A groundbreaking development by MIT researchers has led to the creation of a 3D human brain tissue platform, known as Multicellular Integrated Brains (miBrains). This innovative model integrates all major brain cell types, including neurons, glial cells, and vasculature, into a single culture. Developed from individual donors’ induced pluripotent stem cells, miBrains replicate essential features and functions of human brain tissue. They are customizable through gene editing and can be produced in large quantities, paving the way for personalized disease research and drug discovery.
Despite their small size—each unit is smaller than a dime—miBrains hold significant potential for researchers and drug developers. These complex living lab models offer a more accurate representation of brain biology, which is crucial for understanding diseases and developing treatments. “The miBrain is the only in vitro system that contains all six major cell types present in the human brain,” stated Li-Huei Tsai, Picower Professor and director of The Picower Professor of Learning and Memory. The study detailing miBrains was published in the Proceedings of the National Academy of Sciences.

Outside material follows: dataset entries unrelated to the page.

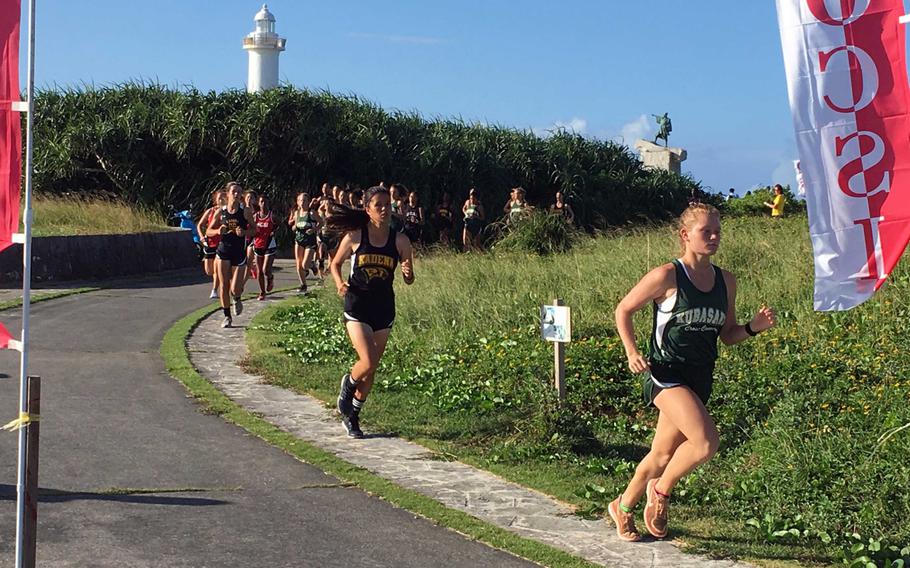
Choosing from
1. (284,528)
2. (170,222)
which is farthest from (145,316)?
(170,222)

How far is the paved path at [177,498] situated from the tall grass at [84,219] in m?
13.6

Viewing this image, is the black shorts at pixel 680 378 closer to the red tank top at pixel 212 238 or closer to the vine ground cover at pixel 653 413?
the vine ground cover at pixel 653 413

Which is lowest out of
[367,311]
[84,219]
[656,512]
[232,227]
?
[656,512]

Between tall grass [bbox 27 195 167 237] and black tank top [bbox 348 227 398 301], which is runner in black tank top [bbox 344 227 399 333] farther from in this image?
tall grass [bbox 27 195 167 237]

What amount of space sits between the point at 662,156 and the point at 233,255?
3987 centimetres

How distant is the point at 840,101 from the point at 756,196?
36.7 metres

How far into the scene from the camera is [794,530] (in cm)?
677

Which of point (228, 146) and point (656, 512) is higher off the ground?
point (228, 146)

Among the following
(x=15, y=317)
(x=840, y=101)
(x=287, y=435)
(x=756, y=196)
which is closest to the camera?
(x=840, y=101)

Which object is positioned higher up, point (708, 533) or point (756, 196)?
point (756, 196)

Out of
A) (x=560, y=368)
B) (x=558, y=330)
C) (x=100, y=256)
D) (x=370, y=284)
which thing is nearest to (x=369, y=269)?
(x=370, y=284)

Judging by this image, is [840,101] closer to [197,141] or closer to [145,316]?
[145,316]

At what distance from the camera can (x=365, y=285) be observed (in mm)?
9461

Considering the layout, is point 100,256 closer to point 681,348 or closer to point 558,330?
point 558,330
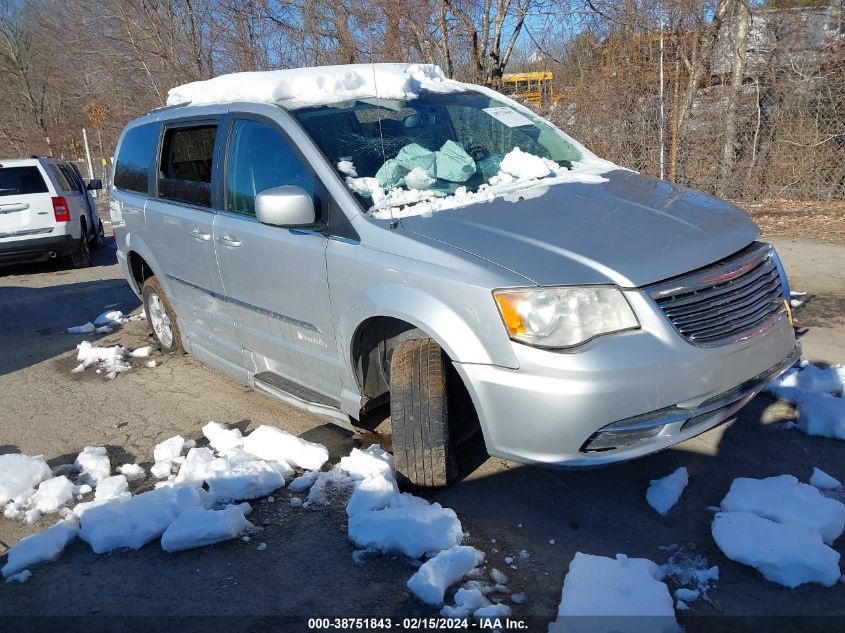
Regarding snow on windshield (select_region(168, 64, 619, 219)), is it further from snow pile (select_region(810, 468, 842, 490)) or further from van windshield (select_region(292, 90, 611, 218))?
snow pile (select_region(810, 468, 842, 490))

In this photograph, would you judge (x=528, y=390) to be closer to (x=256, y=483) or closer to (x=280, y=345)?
(x=256, y=483)

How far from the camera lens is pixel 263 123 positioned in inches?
159

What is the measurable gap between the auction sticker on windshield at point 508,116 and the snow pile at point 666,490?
237cm

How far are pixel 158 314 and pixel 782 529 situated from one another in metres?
4.96

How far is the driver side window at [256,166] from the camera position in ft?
12.5

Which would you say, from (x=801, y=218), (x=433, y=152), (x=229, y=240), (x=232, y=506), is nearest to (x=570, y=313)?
(x=433, y=152)

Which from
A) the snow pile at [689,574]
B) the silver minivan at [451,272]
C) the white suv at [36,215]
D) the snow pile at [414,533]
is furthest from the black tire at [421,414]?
the white suv at [36,215]

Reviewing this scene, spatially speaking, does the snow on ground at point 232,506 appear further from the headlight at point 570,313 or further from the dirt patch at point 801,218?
the dirt patch at point 801,218

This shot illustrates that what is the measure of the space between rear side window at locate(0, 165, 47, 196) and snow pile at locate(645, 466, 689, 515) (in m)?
10.4

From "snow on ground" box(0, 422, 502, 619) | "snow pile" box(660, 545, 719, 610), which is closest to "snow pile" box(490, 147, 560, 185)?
"snow on ground" box(0, 422, 502, 619)

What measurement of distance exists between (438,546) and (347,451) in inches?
Result: 46.4

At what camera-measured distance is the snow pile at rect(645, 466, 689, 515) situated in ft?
10.5

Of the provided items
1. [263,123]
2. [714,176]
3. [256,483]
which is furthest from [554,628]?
[714,176]

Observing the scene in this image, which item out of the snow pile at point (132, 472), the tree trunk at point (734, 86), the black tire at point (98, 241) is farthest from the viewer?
the black tire at point (98, 241)
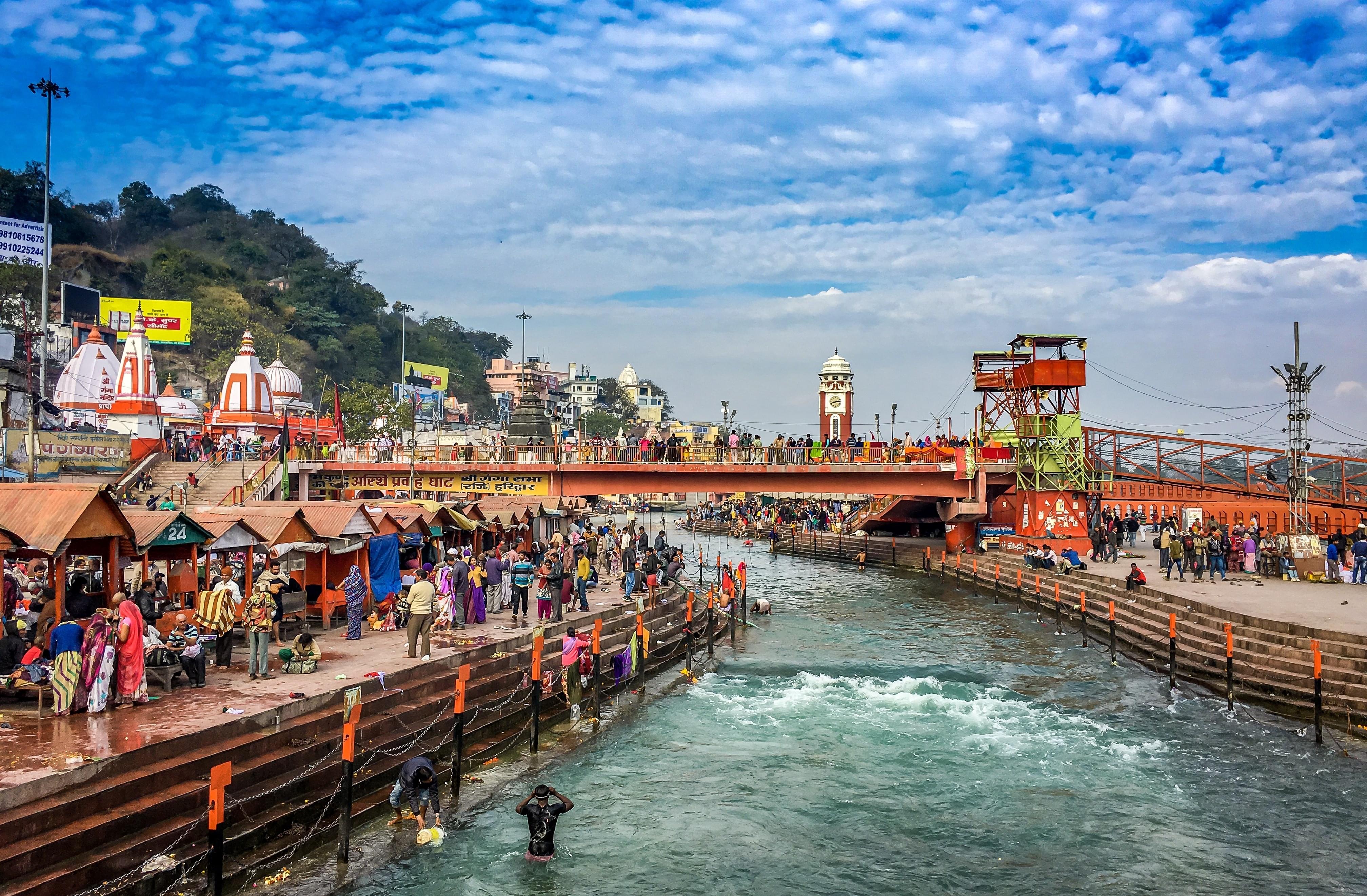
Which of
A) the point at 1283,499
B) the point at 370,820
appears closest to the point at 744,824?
the point at 370,820

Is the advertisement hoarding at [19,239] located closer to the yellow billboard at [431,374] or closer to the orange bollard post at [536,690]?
the orange bollard post at [536,690]

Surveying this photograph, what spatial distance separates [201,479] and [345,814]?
2773 centimetres

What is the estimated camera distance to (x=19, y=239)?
52.6 meters

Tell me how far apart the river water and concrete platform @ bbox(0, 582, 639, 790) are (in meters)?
3.04

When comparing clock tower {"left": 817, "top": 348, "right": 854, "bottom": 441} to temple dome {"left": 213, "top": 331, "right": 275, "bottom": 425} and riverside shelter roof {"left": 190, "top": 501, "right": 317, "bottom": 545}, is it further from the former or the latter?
riverside shelter roof {"left": 190, "top": 501, "right": 317, "bottom": 545}

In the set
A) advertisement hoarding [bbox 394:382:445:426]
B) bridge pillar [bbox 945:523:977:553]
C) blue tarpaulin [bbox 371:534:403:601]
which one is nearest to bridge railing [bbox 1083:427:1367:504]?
bridge pillar [bbox 945:523:977:553]

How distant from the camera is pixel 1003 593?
3731 cm

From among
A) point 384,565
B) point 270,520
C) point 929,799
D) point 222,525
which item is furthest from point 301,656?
point 929,799

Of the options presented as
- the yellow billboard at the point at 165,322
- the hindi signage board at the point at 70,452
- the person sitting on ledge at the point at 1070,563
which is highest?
the yellow billboard at the point at 165,322

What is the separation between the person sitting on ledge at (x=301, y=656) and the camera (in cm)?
1493

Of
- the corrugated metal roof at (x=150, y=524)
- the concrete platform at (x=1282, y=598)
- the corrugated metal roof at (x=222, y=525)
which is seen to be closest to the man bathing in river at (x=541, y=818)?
the corrugated metal roof at (x=150, y=524)

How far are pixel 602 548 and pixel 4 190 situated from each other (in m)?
73.2

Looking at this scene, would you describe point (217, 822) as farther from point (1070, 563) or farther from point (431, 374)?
point (431, 374)

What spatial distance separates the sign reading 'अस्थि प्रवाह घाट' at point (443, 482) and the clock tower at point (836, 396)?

Innovations in Brain Modeling
This development follows a long-standing challenge in neuroscience: creating models that accurately reflect the brain’s complexity. Traditional models, like simple cell cultures, lack the intricate interactions necessary for understanding brain health and disease. Animal models, while complex, are costly, slow, and sometimes yield results that don’t translate to humans. miBrains bridge this gap by combining the accessibility of lab-cultured cell lines with the complexity of human brain tissue.
miBrains are derived from individual patients, making them personalized to an individual’s genome. The six cell types self-assemble into functioning units, including blood vessels and immune defenses. Notably, miBrains possess a blood-brain barrier, a critical feature for studying drug interactions.
“The miBrain is very exciting as a scientific achievement,” said Robert Langer, David H. Koch Institute Professor. “Recent trends toward minimizing the use of animal models in drug development could make systems like this one increasingly important tools for discovering and developing new human drug targets.”
Design Challenges and Solutions
Designing a model with such complexity required overcoming significant challenges. A crucial step was developing a substrate that could support the viability of various cell types. The research team drew inspiration from the extracellular matrix (ECM), which naturally surrounds cells. The miBrain’s hydrogel-based “neuromatrix” mimics the ECM, providing a scaffold for all major brain cell types and promoting the development of functional neurons.
Another critical aspect was determining the correct proportions of cell types to create functional neurovascular units. The researchers developed the six cell types from patient-donated stem cells, ensuring each type closely resembled natural brain cells. Through experimental iteration, they achieved a balance that resulted in functional neurovascular units. This modular design allows for precise control over cellular inputs and genetic backgrounds, enhancing applications in disease modeling and drug testing.
Alzheimer’s Research Breakthrough
miBrains have already demonstrated their potential in Alzheimer’s research. The team studied the gene variant APOE4, the strongest genetic predictor for Alzheimer’s disease. By integrating APOE4 astrocytes with other brain cell types, miBrains allowed researchers to mimic natural cell interactions. This setup enabled the isolation of APOE4 astrocytes’ contributions to disease pathology.
In experiments, APOE4 astrocytes in miBrains expressed immune reactivity measures associated with Alzheimer’s, highlighting the importance of a multicellular environment. The study also revealed that molecular cross-talk between astrocytes and microglia is necessary for phosphorylated tau pathology, a hallmark of Alzheimer’s.
“Given its sophistication and modularity, there are limitless future directions,” said Alice Stanton, assistant professor at Harvard Medical School. “Among them, we would like to harness it to gain new insights into disease targets and optimize drug delivery vehicles.”
The research team plans to enhance miBrains further, incorporating features like microfluidics to simulate blood flow and single-cell RNA sequencing for improved neuron profiling. These advancements could significantly impact Alzheimer’s research and beyond, offering new avenues for personalized medicine.
Funding for the study came from the BT Charitable Foundation, Freedom Together Foundation, and several other benefactors, underscoring the broad interest and potential impact of this research.